----- Given passage -----
However, by Proposition 5.1 we know that \(\varphi (u_n) > 0\) for all \(n \in \mathbb {N}\), so the limit above yields a contradiction. This finishes the proof of the Claim.

Now fix any \(t > 1\). As \(u_{n_k} \in {\mathcal {N}}\), Proposition 2.6 (iv) and Proposition 5.1 yield for all \(k \in \mathbb {N}\)

$$\begin{aligned} \varphi (u_{n_k})&\ge \varphi (t y_{n_k}) \ge \frac{1}{p_+} \varrho _{p(\cdot )} ( \nabla (t y_{n_k}) ) + \frac{1}{q_+} \varrho _{q(\cdot ),\mu } ( \nabla (t y_{n_k}) ) - \int \limits _{\Omega }F(x, ty_{n_k}) \\&\ge \frac{1}{q_+} \left\| t y_{n_k}\right\| _{1,{\mathcal {H}},0}^{p_-} - \int \limits _{\Omega }F(x, ty_{n_k}) = \frac{t^{p_-}}{q_+} - \int \limits _{\Omega }F(x, ty_{n_k}) {{\,\mathrm{d\textit{x}}\,}}. \end{aligned}$$

Furthermore, as \(t y_{n_k} \rightharpoonup 0\), by the strong continuity of the F term (see Lemma 4.4 (vi)) there exists \(k_0 \in \mathbb {N}\) such that for \(k \ge k_0\)
----- Information given -----
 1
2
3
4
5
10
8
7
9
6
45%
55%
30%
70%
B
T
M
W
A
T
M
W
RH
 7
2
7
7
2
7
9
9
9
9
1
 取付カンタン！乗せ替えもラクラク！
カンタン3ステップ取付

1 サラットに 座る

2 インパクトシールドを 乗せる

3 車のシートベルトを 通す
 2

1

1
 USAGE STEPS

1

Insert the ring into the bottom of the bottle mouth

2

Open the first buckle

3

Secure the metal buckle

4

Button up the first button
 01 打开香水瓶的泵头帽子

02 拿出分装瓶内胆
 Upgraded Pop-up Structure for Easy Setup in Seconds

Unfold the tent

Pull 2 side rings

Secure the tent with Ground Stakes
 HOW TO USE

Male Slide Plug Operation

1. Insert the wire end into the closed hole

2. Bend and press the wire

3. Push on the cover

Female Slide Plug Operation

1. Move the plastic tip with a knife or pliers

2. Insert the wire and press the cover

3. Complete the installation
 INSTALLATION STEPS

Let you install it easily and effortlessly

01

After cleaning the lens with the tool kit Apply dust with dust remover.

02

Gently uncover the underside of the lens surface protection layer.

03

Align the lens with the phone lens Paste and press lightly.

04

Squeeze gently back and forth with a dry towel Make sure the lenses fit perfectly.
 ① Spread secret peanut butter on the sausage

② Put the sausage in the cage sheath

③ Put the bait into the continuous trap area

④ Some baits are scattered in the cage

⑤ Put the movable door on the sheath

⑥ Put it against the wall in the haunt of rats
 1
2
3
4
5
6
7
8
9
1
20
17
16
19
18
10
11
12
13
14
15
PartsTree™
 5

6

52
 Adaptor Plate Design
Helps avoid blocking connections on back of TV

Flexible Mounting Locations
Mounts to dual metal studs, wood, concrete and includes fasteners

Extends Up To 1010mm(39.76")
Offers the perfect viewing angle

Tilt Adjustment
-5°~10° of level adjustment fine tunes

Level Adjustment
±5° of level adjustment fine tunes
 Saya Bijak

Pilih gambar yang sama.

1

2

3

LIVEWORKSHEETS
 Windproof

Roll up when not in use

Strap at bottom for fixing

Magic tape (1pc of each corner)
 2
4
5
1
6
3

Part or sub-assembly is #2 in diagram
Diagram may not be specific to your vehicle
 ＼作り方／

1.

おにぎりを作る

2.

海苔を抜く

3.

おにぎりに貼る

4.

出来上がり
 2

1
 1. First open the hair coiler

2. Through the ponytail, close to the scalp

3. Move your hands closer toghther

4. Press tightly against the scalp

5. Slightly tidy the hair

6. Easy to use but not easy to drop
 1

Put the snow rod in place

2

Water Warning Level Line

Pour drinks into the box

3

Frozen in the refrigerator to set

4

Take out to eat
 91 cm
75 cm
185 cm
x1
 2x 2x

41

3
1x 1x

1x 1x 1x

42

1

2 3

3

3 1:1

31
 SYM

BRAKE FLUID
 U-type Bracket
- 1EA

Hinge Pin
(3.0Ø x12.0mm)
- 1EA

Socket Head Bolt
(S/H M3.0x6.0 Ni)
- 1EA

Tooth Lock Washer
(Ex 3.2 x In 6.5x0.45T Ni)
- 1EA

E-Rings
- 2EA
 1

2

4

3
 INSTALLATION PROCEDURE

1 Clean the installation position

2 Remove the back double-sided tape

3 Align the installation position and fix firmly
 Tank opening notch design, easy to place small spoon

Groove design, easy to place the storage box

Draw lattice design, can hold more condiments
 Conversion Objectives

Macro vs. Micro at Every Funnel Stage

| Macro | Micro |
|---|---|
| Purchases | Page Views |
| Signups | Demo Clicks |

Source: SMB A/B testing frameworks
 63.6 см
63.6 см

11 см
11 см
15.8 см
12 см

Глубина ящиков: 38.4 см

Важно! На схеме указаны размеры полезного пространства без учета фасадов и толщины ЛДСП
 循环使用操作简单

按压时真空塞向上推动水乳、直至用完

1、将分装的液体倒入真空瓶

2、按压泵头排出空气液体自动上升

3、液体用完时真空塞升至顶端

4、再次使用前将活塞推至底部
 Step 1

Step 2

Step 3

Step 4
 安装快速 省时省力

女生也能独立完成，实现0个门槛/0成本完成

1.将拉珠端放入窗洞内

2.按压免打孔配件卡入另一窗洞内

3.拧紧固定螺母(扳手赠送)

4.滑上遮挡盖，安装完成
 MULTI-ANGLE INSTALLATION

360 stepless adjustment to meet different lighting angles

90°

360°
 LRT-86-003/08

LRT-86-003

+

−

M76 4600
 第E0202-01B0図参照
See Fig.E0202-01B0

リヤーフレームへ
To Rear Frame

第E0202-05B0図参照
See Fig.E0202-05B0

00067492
-----
=== Parts of the exercise ===
1. In the proof excerpt, can you transcribe everything from "Now fix any" down to "for \(k \ge k_0\)"?
2. Answer these questions from the proof excerpt:
(a) Which proposition shows that \(\varphi (u_n) > 0\) for all \(n \in \mathbb {N}\)?
(b) What condition is placed on \(t\) when it is fixed?
(c) Which lemma is cited for the strong continuity of the F term?

=== Answers for each item ===
1.
Now fix any \(t > 1\). As \(u_{n_k} \in {\mathcal {N}}\), Proposition 2.6 (iv) and Proposition 5.1 yield for all \(k \in \mathbb {N}\)

$$\begin{aligned} \varphi (u_{n_k})&\ge \varphi (t y_{n_k}) \ge \frac{1}{p_+} \varrho _{p(\cdot )} ( \nabla (t y_{n_k}) ) + \frac{1}{q_+} \varrho _{q(\cdot ),\mu } ( \nabla (t y_{n_k}) ) - \int \limits _{\Omega }F(x, ty_{n_k}) \\&\ge \frac{1}{q_+} \left\| t y_{n_k}\right\| _{1,{\mathcal {H}},0}^{p_-} - \int \limits _{\Omega }F(x, ty_{n_k}) = \frac{t^{p_-}}{q_+} - \int \limits _{\Omega }F(x, ty_{n_k}) {{\,\mathrm{d\textit{x}}\,}}. \end{aligned}$$

Furthermore, as \(t y_{n_k} \rightharpoonup 0\), by the strong continuity of the F term (see Lemma 4.4 (vi)) there exists \(k_0 \in \mathbb {N}\) such that for \(k \ge k_0\)

2.
(a) Proposition 5.1
(b) \(t > 1\)
(c) Lemma 4.4 (vi)